= Makuri Stream =

Stream in Taranaki, New Zealand

The Makuri Stream is a tributary of the Pātea River, in the upper catchment among the eastern Taranaki hill country. The Makuri catchment falls entirely within the Stratford district, and takes in the settlements of Huinga, Huiroa and Kiore.

==Geography==
The valley floor lies between 150 and 200 m above sea level, most of which was originally swamplands but is now reclaimed pasture.
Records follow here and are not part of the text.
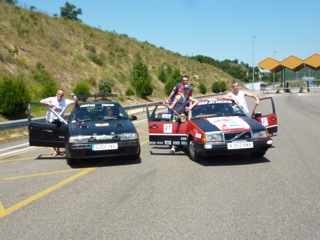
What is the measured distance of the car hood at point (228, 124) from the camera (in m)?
7.87

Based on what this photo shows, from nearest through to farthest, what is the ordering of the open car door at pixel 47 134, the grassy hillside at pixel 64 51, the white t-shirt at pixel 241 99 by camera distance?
the open car door at pixel 47 134
the white t-shirt at pixel 241 99
the grassy hillside at pixel 64 51

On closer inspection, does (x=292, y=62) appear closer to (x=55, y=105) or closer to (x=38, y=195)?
(x=55, y=105)

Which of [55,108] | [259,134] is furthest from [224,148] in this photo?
[55,108]

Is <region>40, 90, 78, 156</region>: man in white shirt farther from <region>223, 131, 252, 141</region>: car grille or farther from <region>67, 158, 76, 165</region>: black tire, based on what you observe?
<region>223, 131, 252, 141</region>: car grille

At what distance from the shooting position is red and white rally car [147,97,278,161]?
768 centimetres

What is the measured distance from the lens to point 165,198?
5434 mm

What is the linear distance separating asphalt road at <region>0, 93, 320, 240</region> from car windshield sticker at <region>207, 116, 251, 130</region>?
0.76m

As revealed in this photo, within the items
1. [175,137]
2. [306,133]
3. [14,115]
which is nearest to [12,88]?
[14,115]

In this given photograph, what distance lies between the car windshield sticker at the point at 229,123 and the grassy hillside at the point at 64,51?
21883 mm

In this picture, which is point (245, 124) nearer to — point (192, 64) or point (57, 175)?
point (57, 175)

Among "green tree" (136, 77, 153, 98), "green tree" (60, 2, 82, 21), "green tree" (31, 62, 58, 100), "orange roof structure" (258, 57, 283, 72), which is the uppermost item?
"green tree" (60, 2, 82, 21)

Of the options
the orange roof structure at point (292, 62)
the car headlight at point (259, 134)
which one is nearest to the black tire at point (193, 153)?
the car headlight at point (259, 134)

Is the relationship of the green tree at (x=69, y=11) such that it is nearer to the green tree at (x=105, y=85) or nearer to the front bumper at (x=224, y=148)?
the green tree at (x=105, y=85)

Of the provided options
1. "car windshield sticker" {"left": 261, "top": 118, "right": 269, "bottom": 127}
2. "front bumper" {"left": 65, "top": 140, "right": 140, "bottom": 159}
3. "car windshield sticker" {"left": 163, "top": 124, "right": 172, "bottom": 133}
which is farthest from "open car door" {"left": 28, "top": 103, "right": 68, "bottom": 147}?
"car windshield sticker" {"left": 261, "top": 118, "right": 269, "bottom": 127}
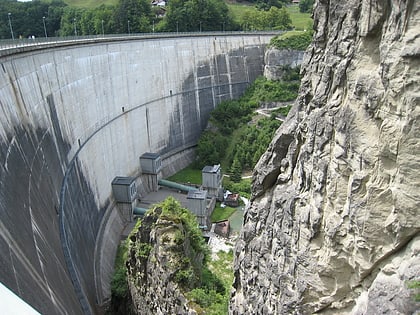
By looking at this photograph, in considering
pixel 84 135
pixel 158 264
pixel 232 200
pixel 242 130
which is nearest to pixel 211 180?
pixel 232 200

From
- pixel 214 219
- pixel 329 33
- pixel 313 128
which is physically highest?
pixel 329 33

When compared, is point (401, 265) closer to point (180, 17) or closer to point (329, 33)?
point (329, 33)

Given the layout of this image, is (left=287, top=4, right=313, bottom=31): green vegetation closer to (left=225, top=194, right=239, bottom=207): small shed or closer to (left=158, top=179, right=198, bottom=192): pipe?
(left=225, top=194, right=239, bottom=207): small shed

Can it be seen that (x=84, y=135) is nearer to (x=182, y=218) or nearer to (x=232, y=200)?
(x=182, y=218)

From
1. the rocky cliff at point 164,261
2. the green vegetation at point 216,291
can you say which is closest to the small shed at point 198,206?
the green vegetation at point 216,291

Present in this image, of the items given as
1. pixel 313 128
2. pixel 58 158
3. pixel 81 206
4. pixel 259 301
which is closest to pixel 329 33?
pixel 313 128

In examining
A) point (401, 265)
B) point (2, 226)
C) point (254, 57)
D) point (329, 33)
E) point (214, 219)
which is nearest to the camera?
point (401, 265)

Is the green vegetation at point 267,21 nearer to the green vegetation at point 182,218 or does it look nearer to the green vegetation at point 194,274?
the green vegetation at point 194,274
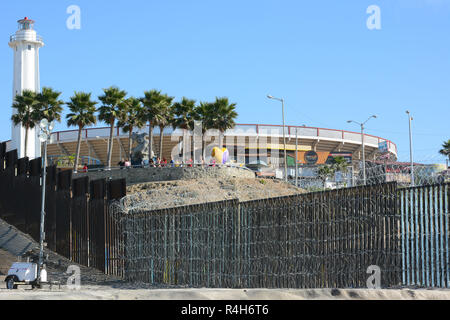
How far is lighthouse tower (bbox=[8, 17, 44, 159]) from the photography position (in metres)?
74.8

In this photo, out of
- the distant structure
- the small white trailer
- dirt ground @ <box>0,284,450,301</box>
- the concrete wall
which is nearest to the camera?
dirt ground @ <box>0,284,450,301</box>

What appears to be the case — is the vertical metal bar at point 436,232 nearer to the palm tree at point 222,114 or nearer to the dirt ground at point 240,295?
the dirt ground at point 240,295

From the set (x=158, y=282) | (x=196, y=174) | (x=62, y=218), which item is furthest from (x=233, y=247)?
(x=196, y=174)

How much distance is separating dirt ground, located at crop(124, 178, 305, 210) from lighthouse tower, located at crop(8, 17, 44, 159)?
3059cm

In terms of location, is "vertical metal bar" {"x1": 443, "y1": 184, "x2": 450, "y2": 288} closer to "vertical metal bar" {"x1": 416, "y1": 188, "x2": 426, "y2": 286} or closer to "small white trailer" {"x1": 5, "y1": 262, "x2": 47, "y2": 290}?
"vertical metal bar" {"x1": 416, "y1": 188, "x2": 426, "y2": 286}

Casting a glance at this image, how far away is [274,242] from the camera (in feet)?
59.3

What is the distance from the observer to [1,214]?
37.3m

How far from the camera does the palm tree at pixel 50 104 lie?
191 ft

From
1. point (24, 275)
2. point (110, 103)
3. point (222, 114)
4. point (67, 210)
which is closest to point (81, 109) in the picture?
point (110, 103)

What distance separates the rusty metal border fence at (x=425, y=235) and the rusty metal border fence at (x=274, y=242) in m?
0.26

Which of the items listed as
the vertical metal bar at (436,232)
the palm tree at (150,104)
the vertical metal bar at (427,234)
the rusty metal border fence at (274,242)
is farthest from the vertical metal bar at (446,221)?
the palm tree at (150,104)

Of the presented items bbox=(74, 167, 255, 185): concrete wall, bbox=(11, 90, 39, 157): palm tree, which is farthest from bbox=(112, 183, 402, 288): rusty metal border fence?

Rising on each side of the Makuri Stream are often precipitous sandstone-greywacke ridges which vary in height from approximately 300 m in elevation to the peaks of the Mangaotuku and Tarerepo trigs, 365 and 366 m respectively.

==Access==
The Makuri Valley has three different points of access from the populated west. The southern end of the valley where the stream meets the Pātea River is accessed via Toko Road and the settlement of Huinga. State Highway 43 crosses the Makuri valley between the Douglas and Strathmore Saddles, where Walter Road gives access to the Makuri valley to the north, and Mangaotuku Road gives access to the south. The upper parts of the catchment are reached via Douglas Road and the settlements of Huiroa and Kiore.

==Land use==
Nearly all of the catchment is cleared of bush, and is farmed predominantly as sheep and beef units.